Martha bit her lip and thought, Shades of Jane...‘No—uh—well, the least said, the soonest mended, I’m sure. Unless he...’ She stopped and looked directly at the other woman.

‘He has said nothing. Nothing,’ Madame emphasised. ‘Well, beyond that he met you three years ago in Australia. He has left me totally in the dark in other words—which is extremely frustrating for a woman like me,’ she added with complete honesty. ‘Mind you, it’s not hard to guess that you two—er—had something going; the air nearly sizzled around you. What a shot in the eye for Sondra Grant.’ She sighed with obvious pleasure.

‘Who’s she?’

Madame opened her eyes very wide. ‘His fiancée—well, his unofficial fiancée—you didn’t know?’

‘I don’t know anything about him, other than that he can be an absolute——’

‘Then I will tell you.’ Madame sat forward eagerly, and took not the slightest notice of Martha’s protest. ‘He is the son of my late ’usband’s brother—in reality we bear the same name but I chose to use my maiden name for my business. Now you think it’s strange that I should have married a Scot? Not at all; the Macquaries ‘ave married French women often; the family is half French anyway because——’

‘I know about the liqueur,’ Martha said drily. ‘That’s how we met in Australia—at a cocktail party but serving liqueur instead.’

‘Ah!’ Madame looked suddenly enlightened then she became serious again. ‘But do you know that Simon has literally saved the family company from fading into oblivion and turned it into a highly profitable concern again? Because he is a brilliant businessman—dynamic. Why, without his advice even I wouldn’t be where I am today and—–’

‘Madame—’ Martha stood up ‘—I’m really not interested. I’m sorry—–’

‘So he was the one?’

‘The one what?’

‘Who ’urt you, Martha. Look—–’ Madame became angry at last ‘—don’t take me for a fool, Mees Winters!’

‘I’m not!’ Martha denied. ‘But he is your nephew—Oh, this is impossible,’ she whispered suddenly, and was horrified to find she had tears welling. Tears because she could see a new life she’d just begun to believe in shattering before her eyes.

‘What’s that got to do with it?’

‘What’s what got to do with it?’ Martha asked impatiently, dashing at her eyes with the back of her hand.

‘That he’s my nephew?’ Madame said with more of her old arrogance.

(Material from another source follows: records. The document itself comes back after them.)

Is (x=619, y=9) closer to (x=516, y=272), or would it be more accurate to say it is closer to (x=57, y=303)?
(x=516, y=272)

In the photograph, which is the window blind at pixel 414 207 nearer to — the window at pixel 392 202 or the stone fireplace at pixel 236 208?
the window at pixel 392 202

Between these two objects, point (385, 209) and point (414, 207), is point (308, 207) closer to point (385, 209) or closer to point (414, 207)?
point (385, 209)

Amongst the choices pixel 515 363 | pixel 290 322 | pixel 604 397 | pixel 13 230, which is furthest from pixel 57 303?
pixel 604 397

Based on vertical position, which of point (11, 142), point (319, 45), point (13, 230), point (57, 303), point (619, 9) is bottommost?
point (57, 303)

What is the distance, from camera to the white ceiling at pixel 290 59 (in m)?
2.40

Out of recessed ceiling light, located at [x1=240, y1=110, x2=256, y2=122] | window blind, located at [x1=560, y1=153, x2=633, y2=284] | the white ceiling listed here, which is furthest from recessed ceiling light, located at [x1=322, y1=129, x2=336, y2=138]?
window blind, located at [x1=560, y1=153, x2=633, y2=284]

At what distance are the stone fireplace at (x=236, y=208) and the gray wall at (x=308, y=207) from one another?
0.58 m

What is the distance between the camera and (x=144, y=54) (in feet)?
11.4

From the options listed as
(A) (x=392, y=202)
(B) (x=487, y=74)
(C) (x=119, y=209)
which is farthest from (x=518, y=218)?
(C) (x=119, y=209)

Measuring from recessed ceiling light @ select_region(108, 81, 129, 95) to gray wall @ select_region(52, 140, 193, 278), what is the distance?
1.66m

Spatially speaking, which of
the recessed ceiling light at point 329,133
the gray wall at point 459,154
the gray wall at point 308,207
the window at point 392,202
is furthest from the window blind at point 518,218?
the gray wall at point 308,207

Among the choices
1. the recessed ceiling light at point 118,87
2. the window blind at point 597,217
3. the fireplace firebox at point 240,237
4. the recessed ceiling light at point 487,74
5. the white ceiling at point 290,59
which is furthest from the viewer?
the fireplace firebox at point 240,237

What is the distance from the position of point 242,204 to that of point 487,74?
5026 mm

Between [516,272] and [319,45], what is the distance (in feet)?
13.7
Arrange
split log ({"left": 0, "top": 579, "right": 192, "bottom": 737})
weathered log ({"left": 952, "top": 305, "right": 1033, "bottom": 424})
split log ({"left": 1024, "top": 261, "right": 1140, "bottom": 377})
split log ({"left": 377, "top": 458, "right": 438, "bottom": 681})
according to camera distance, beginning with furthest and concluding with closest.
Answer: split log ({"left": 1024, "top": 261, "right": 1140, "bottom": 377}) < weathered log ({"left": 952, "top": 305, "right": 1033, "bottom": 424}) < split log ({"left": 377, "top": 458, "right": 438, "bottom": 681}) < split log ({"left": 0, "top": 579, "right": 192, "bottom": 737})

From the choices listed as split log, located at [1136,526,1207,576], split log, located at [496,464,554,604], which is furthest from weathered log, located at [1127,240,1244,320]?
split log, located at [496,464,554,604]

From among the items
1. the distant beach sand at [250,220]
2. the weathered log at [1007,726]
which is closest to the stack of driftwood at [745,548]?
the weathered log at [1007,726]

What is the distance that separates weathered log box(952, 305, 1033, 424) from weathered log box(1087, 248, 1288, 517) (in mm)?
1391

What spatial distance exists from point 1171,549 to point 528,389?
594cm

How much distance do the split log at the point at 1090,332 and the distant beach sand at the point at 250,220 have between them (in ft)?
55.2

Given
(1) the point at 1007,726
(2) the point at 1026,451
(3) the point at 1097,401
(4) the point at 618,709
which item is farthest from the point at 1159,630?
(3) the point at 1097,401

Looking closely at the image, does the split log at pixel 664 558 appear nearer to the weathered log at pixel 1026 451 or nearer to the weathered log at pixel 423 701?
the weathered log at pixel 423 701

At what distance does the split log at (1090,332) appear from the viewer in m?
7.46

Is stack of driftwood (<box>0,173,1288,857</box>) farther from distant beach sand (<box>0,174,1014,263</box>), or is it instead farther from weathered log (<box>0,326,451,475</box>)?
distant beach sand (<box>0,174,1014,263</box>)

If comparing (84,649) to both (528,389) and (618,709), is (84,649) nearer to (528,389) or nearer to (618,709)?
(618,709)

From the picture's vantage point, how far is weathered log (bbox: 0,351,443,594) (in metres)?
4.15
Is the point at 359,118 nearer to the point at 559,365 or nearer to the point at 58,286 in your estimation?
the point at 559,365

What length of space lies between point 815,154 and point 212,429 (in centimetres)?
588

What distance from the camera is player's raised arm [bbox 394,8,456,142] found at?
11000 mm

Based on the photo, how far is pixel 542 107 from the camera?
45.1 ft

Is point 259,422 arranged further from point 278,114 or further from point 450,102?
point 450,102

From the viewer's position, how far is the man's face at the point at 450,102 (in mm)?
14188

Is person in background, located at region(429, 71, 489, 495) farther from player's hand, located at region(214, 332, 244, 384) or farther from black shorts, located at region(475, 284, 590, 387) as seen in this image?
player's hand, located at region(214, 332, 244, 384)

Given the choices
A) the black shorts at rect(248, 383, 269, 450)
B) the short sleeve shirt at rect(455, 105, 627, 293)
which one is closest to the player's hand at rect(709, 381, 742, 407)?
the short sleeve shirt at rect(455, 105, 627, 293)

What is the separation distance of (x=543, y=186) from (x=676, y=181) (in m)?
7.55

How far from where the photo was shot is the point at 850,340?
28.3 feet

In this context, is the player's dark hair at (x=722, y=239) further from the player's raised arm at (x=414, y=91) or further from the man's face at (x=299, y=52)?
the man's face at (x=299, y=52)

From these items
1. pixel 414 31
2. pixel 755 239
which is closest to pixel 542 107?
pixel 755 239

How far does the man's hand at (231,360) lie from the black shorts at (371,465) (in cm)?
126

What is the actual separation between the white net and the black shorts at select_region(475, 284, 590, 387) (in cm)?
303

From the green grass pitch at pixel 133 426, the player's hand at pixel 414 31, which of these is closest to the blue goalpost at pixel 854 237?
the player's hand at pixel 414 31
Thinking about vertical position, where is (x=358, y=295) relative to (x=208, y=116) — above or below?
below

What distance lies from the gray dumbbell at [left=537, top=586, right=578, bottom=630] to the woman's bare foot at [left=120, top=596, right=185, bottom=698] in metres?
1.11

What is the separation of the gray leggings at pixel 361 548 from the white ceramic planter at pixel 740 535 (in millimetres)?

‘Everything, I should imagine. I hate him, he...despises me, and I couldn’t even begin to tell you how much. We could be tripping over each other all the time, but you obviously admire him tremendously and—–’

‘So you think I automatically take his side, Miss Martha?’

‘Yes!’

Madame stood up and arranged her robe regally around her. ‘Then you do not even begin to understand me, Martha Winters,’ she said chillingly. ‘I do not only design exquisite clothes but I am a very fine judge of character as well as human nature. I’m also a Frenchwoman through to my bones and as such I know a lot about men, so I would never dream of saying, This man is my nephew therefore he must be all honour and virtue. No. Instead I say to myself, This is a man, first and foremost, and we all know what bastards men can be sometimes—this is what I say!’

Martha stared at her then sat down abruptly, dropped her face into her hands and started to laugh a little wildly. ‘But you hardly know me from a bar of soap!’

‘True,’ Madame conceded. ‘But I like you. So, hate Simon if you wish to. It will not affect me. But it also might not deceive me entirely.’